→ **PROMPT**: Count how many lines in the items below contain the string "bbox", with case counting, and give only that number.

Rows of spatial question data
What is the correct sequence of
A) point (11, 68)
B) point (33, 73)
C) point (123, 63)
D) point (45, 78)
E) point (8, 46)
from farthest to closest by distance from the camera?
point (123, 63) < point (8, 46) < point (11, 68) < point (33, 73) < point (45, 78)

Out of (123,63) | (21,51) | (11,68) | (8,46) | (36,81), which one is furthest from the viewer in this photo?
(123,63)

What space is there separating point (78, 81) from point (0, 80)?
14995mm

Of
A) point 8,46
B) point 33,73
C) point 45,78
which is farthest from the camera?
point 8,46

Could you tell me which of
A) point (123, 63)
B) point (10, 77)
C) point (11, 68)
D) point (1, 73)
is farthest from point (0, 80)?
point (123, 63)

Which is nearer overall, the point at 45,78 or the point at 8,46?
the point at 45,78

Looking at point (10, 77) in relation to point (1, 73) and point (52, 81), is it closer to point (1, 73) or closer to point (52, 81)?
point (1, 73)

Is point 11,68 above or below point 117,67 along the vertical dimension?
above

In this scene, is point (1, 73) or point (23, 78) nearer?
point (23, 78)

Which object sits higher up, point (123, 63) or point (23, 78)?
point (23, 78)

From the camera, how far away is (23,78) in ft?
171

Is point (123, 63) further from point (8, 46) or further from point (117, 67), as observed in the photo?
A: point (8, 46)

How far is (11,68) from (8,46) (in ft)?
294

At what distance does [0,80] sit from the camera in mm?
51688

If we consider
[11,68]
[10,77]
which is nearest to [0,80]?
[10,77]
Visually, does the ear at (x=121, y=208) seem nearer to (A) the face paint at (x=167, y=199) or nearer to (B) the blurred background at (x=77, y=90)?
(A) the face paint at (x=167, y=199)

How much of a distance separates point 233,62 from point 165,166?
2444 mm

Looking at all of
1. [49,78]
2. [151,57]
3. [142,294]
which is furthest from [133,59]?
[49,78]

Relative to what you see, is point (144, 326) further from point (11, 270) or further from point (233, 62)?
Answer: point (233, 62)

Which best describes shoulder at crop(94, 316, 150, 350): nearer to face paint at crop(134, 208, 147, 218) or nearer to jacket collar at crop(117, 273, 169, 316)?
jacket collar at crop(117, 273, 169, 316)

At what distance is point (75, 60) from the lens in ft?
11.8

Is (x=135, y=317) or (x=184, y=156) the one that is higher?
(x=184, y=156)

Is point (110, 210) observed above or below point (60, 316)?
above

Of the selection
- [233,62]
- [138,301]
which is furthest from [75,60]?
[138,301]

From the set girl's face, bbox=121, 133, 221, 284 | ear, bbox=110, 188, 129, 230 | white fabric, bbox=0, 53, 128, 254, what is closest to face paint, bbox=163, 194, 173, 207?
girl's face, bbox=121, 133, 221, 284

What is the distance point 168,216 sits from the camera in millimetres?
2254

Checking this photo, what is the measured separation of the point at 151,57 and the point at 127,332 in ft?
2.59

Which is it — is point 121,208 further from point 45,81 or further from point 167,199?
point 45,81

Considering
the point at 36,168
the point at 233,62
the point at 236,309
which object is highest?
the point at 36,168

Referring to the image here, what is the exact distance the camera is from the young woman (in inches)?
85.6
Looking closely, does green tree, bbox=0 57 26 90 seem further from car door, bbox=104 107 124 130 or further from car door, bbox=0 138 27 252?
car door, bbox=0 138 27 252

→ **THE OUTPUT**: 4